Äthiopien ist der größte Importeur von Nahrungsmittel- und Verpackungsmaschinen in Ost- und Zentralafrika


fairtrade lanciert agrofood plastpack Ethiopia - Premiere vom 4. bis 6. Oktober 2016 in Addis AbebaÄthiopien ist die bedeutendste Wirtschaftsnation in Ost- und Zentralafrika und eine der am schnellsten wachsenden Volkswirtschaften der Welt. Dies manifestiert sich durch ein Wirtschaftswachstum von sechs bis zehn Prozent zwischen 2004 und 2014 und eine Prognose des realen BIP-Wachstums von 8,5 Prozent in 2015 und 2016 (IWF). Die Agrofood-, Kunststoff- und Verpackungsindustrie Äthiopiens profitiert massiv von privaten und öffentlichen Investitionen. Vor diesem Hintergrund organisiert der Heidelberger Messespezialist fairtrade erstmalig die agrofood plastpack Ethiopia. Die Internationale Fachmesse für Landwirtschaft, Lebensmittel, Lebensmittel- und Verpackungstechnologie sowie Kunststofftechnologie findet vom 4. bis 6. Oktober 2016 in der Millennium Hall in Addis Abeba, der bedeutendsten Messe- und Kongresshalle Äthiopiens statt.

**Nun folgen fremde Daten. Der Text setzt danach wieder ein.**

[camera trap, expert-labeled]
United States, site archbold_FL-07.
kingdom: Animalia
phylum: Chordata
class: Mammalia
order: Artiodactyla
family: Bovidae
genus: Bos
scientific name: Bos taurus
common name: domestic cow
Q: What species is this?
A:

Die Heidelberger Messegesellschaft fairtrade erschließt für ihre langjährige internationale Ausstellerschaft jetzt auch Äthiopien. Die 1. agrofood plastpack Ethiopia findet vom 4. bis 6. Oktober 2016 in der Millennium Hall in Addis Abeba statt, der bedeutendsten Messe- und Kongresshalle Äthiopiens. fairtrade verfügt über langjährige Erfahrungen in der Erschließung neuer Märkte, insbesondere in der Agrar- und Lebensmittelindustrie und im Plastpack-Bereich. Seit 1994 veranstalten die Heidelberger die iran agrofood in Teheran (947 Aussteller und 33.200 Besucher in 2015). In Afrika bewiesen hat sich das Erfolgskonzept bereits seit einigen Jahren in Algerien mit der plast & printpack alger (161 Aussteller und 3.083 Fachbesucher) und erst jüngst in Nigeria, mit 91 Ausstellern und 1.349 Fachbesuchern auf der agrofood & plastprintpack Nigeria 2015.


„Die Idee, eine professionelle Plattform für unsere Kunden in Äthiopien ins Leben zu rufen, basiert auf Anregungen seitens der Aussteller auf der agrofood & plastprintpack Nigeria 2015 in Lagos im vergangenen April“, sagt Martin März, fairtrade“s Geschäftsführender Gesellschafter. „Nach einer Erkundungsreise nach Addis Abeba und vielversprechenden Treffen mit Partnern aus Industrie, Handel und Dienstleistung sind wir davon überzeugt, dass dies genau der richtige Zeitpunkt für diese neue Fachmesse ist.“


Mit 150 Millionen Euro im Jahr 2014 (VDMA) ist Äthiopien der bedeutendste Importeur von Lebensmittel- und Verpackungsmaschinen Ost- und Zentralafrikas. Eine jährliche Wachstumsrate von 38 Prozent zwischen 2010 und 2014 attestiert Äthiopien das Prädikat Zukunftsmarkt. Marktgrößen wie Heineken, Nestle oder Unilever sind seit einiger Zeit bereits auf dem äthiopischen Markt aktiv und investieren Hunderte Millionen US $ in neue Anlagen für die Lebensmittel- und Getränkeproduktion.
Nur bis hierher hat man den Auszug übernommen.